As one can imagine, there is no simple answer to this as one cannot ‘just follow the science’. However, given the mental health and other tolls of the restrictions along with the impact on the economy, a move towards opening up was inevitable. Further, the only way to judge how the disease progresses is to open up, as recently argued in a paper on optimal lockdowns. Several papers, including a recent one, links the level of lockdown with factors related to how one values death due to Covid i.e. the trade-off between health and wealth. Many are concerned that an opening up that also removes the self-isolation requirement is premature. Others are concerned around the distributional impact. While a vast number of people will continue to voluntarily self-isolate, others may not be able to afford to do so.

Opening up or Levelling up?

All of these are important questions but miss more fundamental issues, whether it be the longer-term framework for pandemic planning or ways to reduce the glaring inequalities in society which were exposed by the disease. These are some of the important questions citizens should be challenging the government on, rather than focusing too much on whether the lifting of lockdowns was a shade too early.

The issue of the unequal impact of Covid has often been muddied. Government messaging around Covid has tried to suggest that the virus does not discriminate, both the prince and the pauper can be infected.
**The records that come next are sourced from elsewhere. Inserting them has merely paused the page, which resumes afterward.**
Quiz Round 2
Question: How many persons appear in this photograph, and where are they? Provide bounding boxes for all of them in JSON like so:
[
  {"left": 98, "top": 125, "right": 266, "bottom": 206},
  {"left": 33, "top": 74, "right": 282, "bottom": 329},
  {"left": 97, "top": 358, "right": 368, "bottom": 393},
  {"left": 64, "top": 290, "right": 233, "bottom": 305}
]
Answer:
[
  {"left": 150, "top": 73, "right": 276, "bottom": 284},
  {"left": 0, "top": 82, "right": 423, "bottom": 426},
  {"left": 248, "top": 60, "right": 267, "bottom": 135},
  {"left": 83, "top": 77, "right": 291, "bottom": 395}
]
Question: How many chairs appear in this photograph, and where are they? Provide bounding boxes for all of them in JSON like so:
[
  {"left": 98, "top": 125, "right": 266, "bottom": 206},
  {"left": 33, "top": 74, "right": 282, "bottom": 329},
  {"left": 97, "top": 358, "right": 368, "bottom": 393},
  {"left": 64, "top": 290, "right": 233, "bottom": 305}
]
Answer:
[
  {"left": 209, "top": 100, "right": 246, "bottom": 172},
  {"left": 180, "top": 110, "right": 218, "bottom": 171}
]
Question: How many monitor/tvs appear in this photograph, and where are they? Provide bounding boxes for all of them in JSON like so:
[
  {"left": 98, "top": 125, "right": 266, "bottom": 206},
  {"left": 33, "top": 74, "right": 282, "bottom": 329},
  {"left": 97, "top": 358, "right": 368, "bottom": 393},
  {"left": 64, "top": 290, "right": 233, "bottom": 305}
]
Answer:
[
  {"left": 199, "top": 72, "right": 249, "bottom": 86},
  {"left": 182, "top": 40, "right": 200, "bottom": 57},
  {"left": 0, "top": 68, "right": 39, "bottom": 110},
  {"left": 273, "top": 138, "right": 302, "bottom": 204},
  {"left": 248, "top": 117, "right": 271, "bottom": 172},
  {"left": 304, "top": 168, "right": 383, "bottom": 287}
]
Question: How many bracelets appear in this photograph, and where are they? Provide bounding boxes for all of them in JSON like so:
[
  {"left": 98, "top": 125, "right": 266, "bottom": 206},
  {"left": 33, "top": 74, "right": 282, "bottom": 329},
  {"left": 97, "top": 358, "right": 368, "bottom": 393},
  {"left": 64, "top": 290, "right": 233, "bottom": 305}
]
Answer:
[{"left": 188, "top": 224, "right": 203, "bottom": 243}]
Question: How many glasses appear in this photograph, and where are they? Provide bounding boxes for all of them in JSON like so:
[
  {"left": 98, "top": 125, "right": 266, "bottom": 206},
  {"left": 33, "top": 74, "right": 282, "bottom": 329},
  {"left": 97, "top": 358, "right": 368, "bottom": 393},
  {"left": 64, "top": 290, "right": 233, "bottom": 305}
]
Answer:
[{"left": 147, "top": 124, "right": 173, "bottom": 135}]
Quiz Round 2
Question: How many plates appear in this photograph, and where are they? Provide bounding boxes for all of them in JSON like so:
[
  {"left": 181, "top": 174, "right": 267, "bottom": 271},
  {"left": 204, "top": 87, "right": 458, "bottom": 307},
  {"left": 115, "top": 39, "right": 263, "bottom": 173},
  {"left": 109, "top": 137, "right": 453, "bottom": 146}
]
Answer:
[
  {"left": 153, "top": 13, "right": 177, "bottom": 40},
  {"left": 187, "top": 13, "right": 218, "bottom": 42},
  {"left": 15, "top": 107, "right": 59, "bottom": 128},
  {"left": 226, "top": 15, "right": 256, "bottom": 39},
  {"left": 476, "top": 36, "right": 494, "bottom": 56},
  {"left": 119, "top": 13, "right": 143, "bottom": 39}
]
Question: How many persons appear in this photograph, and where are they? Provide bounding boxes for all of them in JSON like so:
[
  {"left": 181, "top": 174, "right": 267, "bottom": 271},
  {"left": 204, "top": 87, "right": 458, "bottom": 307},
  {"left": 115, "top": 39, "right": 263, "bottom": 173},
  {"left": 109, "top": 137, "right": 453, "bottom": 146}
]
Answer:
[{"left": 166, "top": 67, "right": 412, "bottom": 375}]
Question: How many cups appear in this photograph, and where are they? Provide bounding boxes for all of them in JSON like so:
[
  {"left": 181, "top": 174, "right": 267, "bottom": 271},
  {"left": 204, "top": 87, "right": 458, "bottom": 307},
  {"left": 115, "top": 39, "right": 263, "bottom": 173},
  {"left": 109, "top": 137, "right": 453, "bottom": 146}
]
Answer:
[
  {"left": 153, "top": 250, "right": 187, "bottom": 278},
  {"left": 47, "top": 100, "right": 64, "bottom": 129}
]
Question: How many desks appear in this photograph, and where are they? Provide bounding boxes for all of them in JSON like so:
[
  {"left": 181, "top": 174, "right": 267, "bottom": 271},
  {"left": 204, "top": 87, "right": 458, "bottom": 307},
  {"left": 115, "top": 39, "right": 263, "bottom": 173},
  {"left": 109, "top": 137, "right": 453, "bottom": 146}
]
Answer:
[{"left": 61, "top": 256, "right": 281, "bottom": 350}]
But this is far from true, Covid outcomes differ and deprivation plays a role. Similarly, the impact of Covid restrictions has been far from equal-whether on educational outcomes, employment or mental and physical health. Indeed, this Covid does not discriminate mantra brings to mind Animal Farm: ‘all animals are equal but some are more equal than others’.

As we enter a ‘post restrictions’ phase, the first big challenge is how one deals with a future pandemic (including new variants of Covid) without either letting the disease run wild or containing through draconian lockdowns. This needs a true harnessing of the scientific knowledge we have gained with logistic expertise so that the trade-off between life and liberty is not so stark. The second is in creating the opportunities that enable individuals and families to escape from a cycle of underachievement. Serious work needs to go into this if ‘levelling up’ is to become more than a slogan. Questions around these two substantive challenges need to take centre stage and become part of how we hold the current and future governments accountable, while peering cautiously at a ‘new normal’.